The final landscape design of the Cemetery, which occupies only a corner of the Battlefield Park
The Gettysburg Address does not at first enter the public consciousness. Immediately after the Dedication Ceremony, Edward Everett’s speech is the one people refer to as “The Gettysburg Address.” Ponderous and windy, full of obscure references to Athenian Democracy, Everett’s two-hour speech is exactly what a mid-19th Century audience loves. 

It begins: 

"Standing beneath this serene sky, overlooking these broad fields now reposing from the labors of the waning year, the mighty Alleghenies dimly towering before us, the graves of our brethren beneath our feet, it is with hesitation that I raise my poor voice to break the eloquent silence of God and Nature. But the duty to which you have called me must be performed; — grant me, I pray you, your indulgence and your sympathy . . .” 

And it ends: 

" . . . But they, I am sure, will join us in saying, as we bid farewell to the dust of these martyr-heroes, that wheresoever throughout the civilized world the accounts of this great warfare are read, and down to the latest period of recorded time, in the glorious annals of our common country, there will be no brighter page than that which relates the Battles of Gettysburg."


The Cemetery Gatehouse, 1863
Lincoln’s remarks, on the other hand, are generally dismissed as “rough and unpolished,” and even "silly." It is not until after Lincoln’s death that critics begin recognizing the simple elegance of the President’s words. 

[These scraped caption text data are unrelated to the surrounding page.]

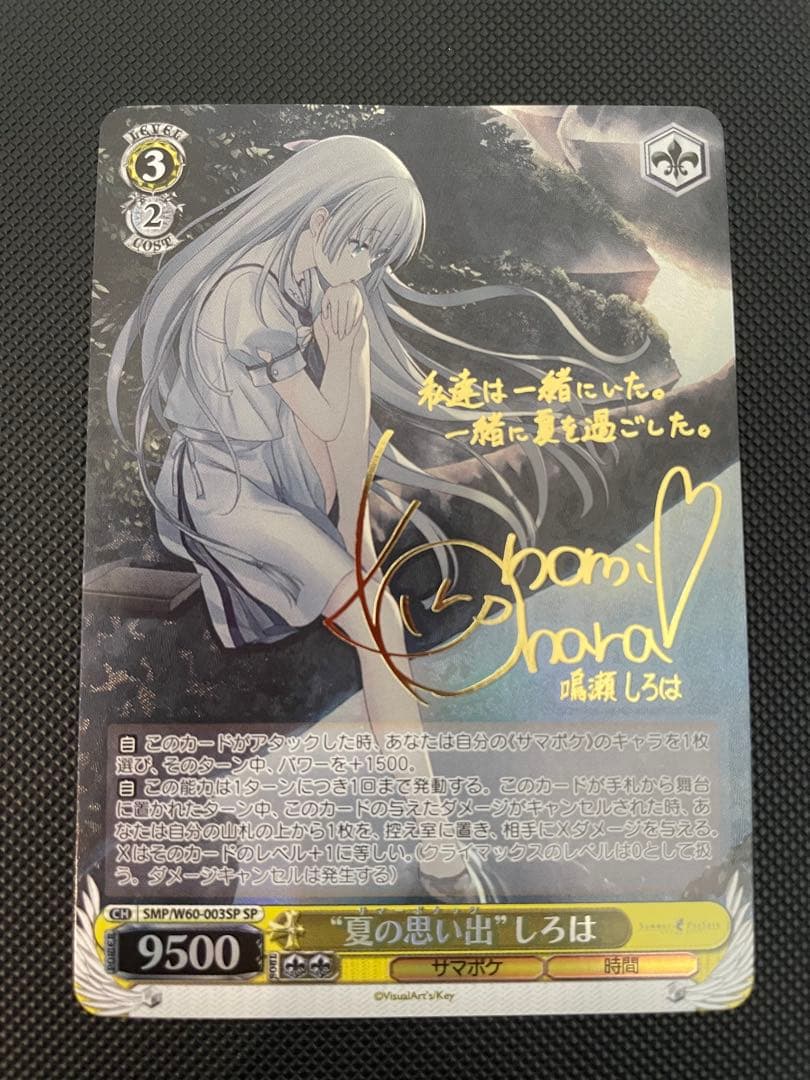 ヴァイスシュヴァルツ　サマポケ　しろは　蒼　鴎　紬　sp まとめ売り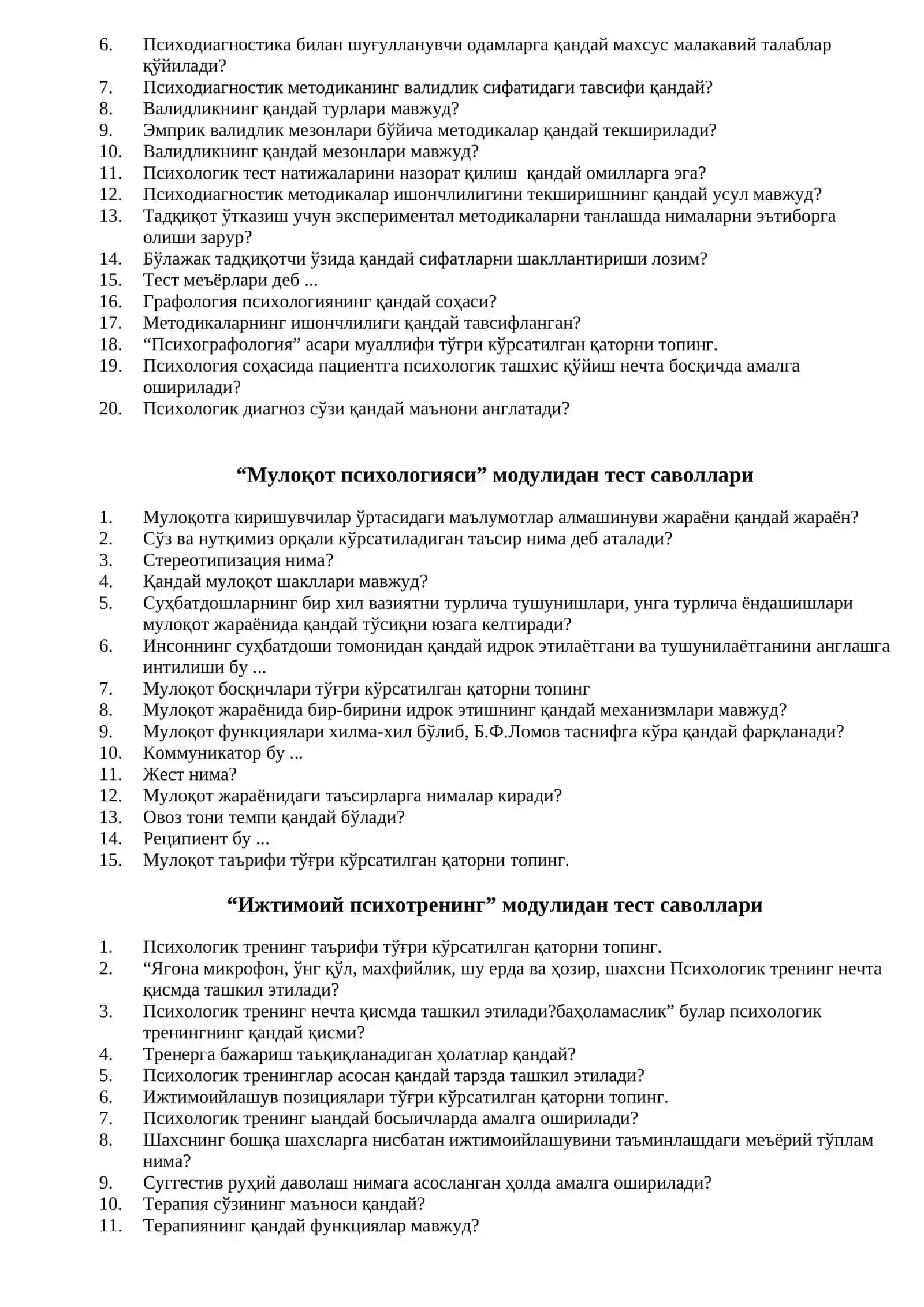 “Шахслараро муносабатларда бошқарув психологияси” модулидан тест саволлари 3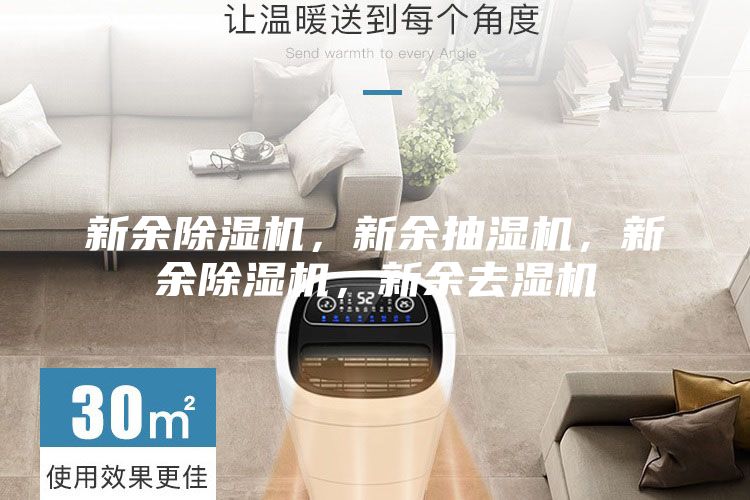新余除濕機,新余抽濕機,新余除濕機,新余去濕機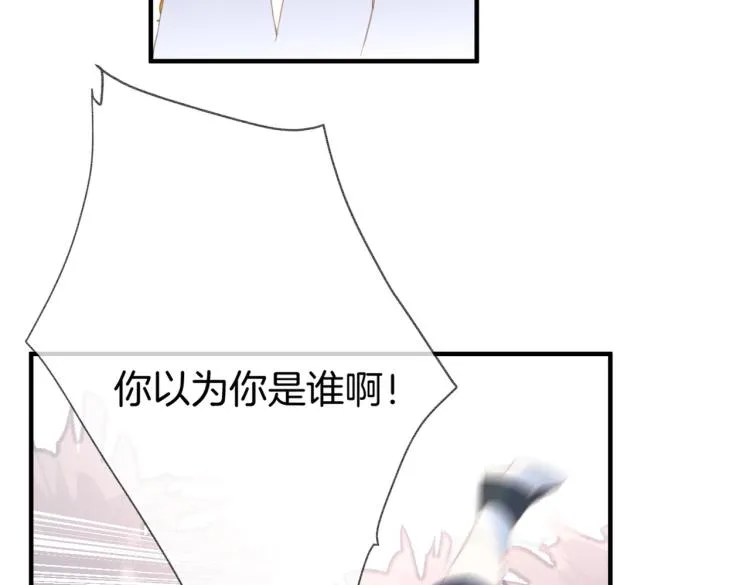 第一话 他的小皇后 第48页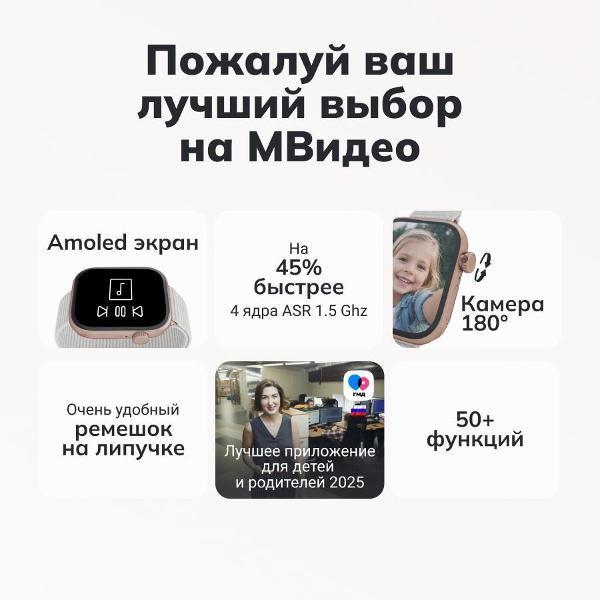 https://img.mvideo.ru/Pdb/400764701b3.jpg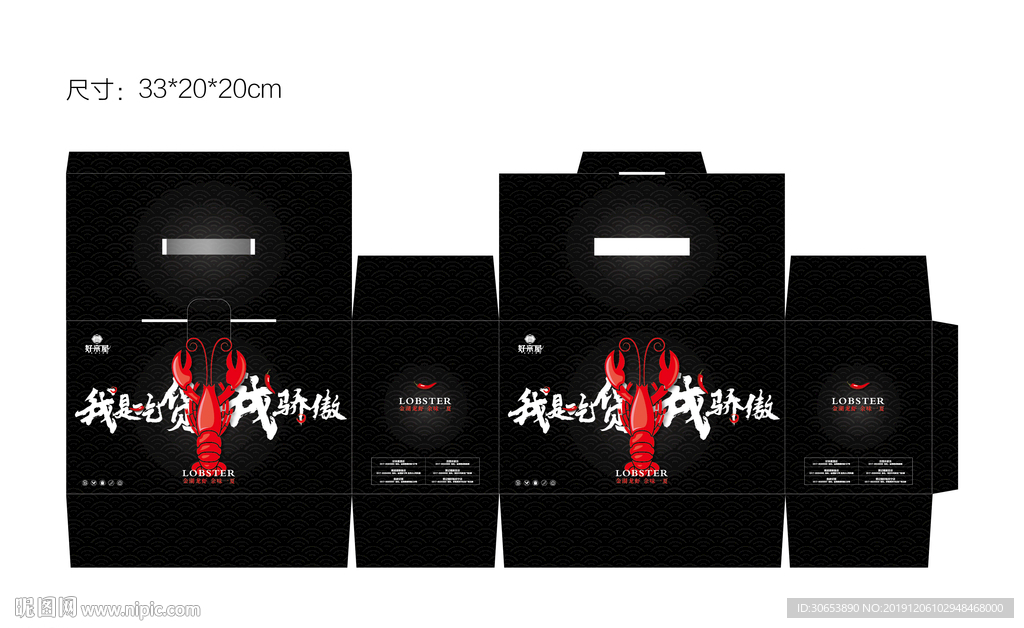 龙虾包装盒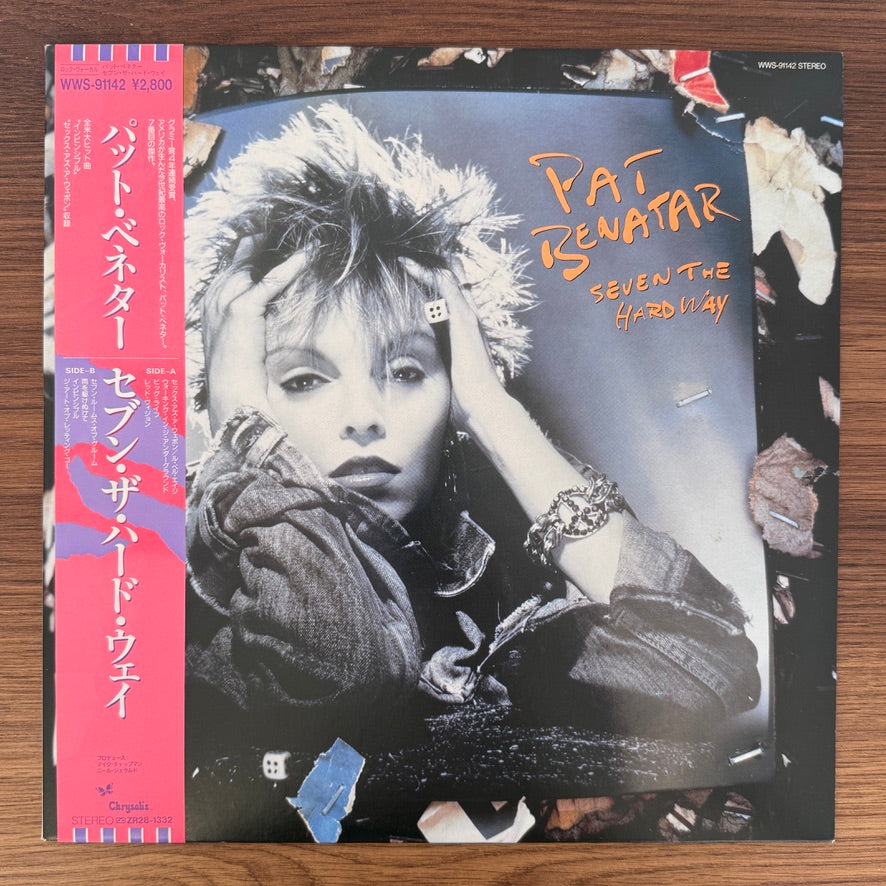 Pat Benatar – Seven The Hard Way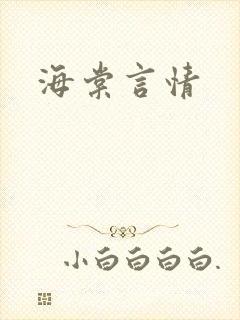 海棠言情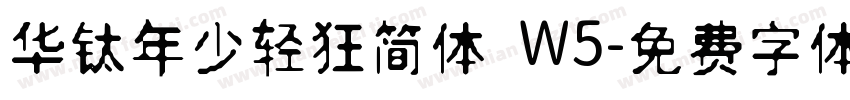 华钛年少轻狂简体 W5字体转换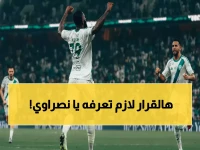 حصري: الخبير القانوني يكشف السبب الصادم وراء رفض احتجاج القادسية ضد الأهلي... والقرار مفاجئ!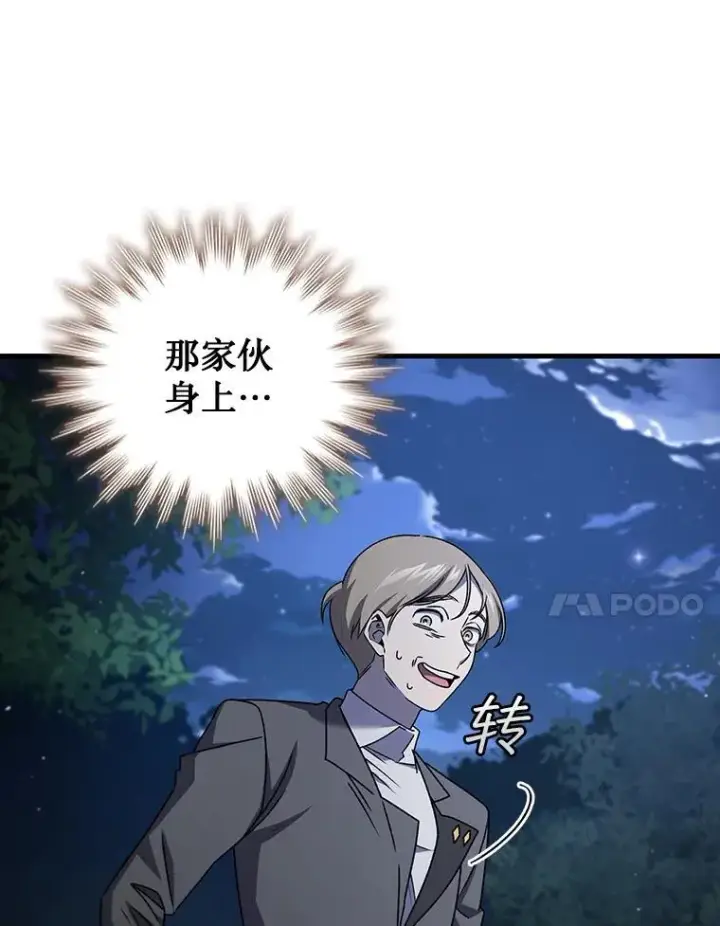 《吞龙魔法师》21.异教徒图123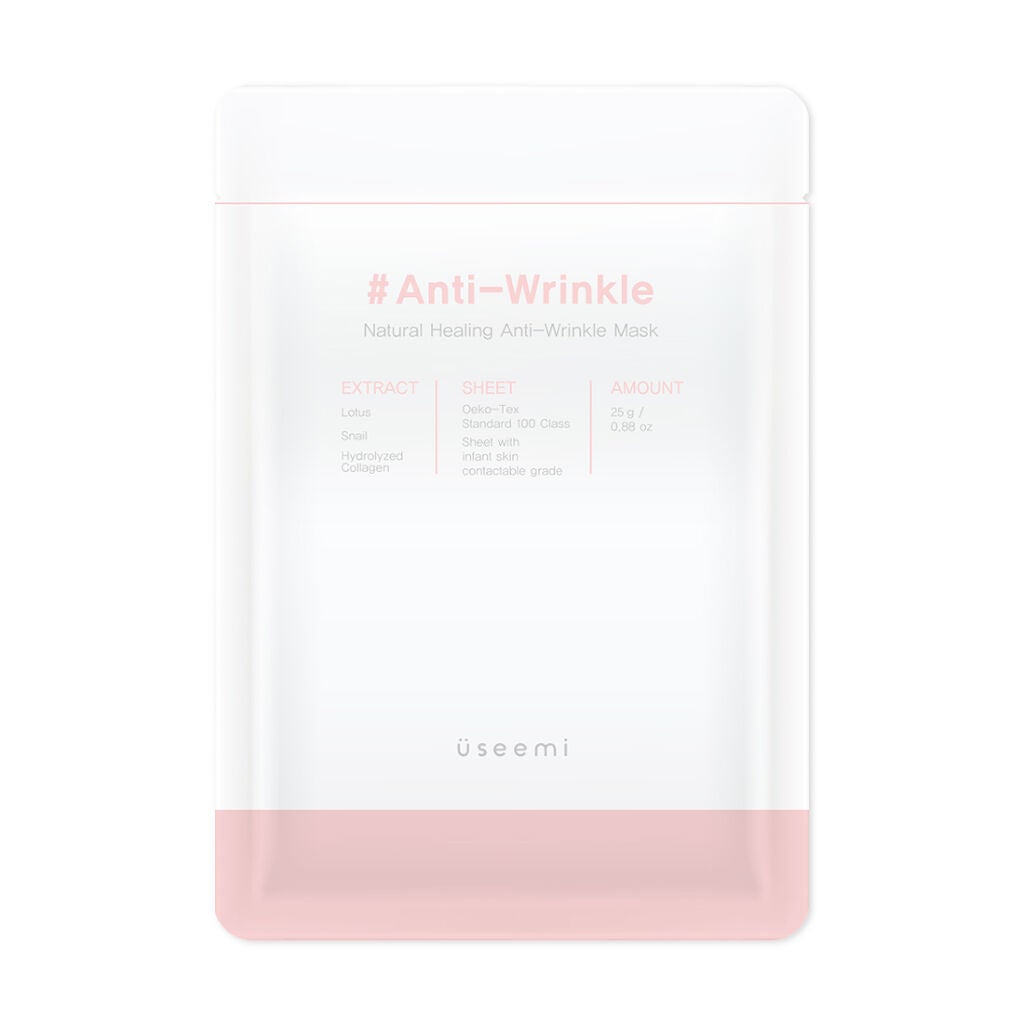 ナチュラルヒーリングしわ対策マスクシート Useemi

Edward Everett, however, immediately perceives the grandeur of the President’s speech, and in a short note written on November 2oth he tells Lincoln: 

"I should be glad, if I could flatter myself that I came as near to the central idea of the occasion, in two hours, as you did in two minutes."

Memorial Day at Gettysburg
Although thousands of Union soldiers are laid to rest at Gettysburg, thousands more are taken home and laid to rest in local cemeteries. Some towns have lost so many young men in the battle that they dedicate their own Gettysburg Cemeteries to the departed. As the Union heals, former Confederate States reinterr numbers of C.S.A. soldiers at Gettysburg to rest with their former enemies.
A Gettysburg Cemetery in Ohio
The Emancipation Proclamation, formerly considered Lincoln’s magnum opus maximus fades from white America’s awareness as a rapproachment between North and South occurs in the 1890s and early 1900s. The Gettysburg Address, that brilliant, brief exposition of American ideals, replaces it as the Great Work of President Lincoln's life even as the Civil Rights of African Americans are trampled in the early years of the new century. Despite the violation of its Precepts, the Gettysburg Address cannot itself ever be sullied. Indeed, it grows in emotive power as the years pass.

The Lincoln Memorial, Washington D.C.
The Gettysburg Address becomes a central part of the Secular Holy Writ of American Democracy, a paean to equality and representative democracy, a Statement of Intention by America’s greatest President.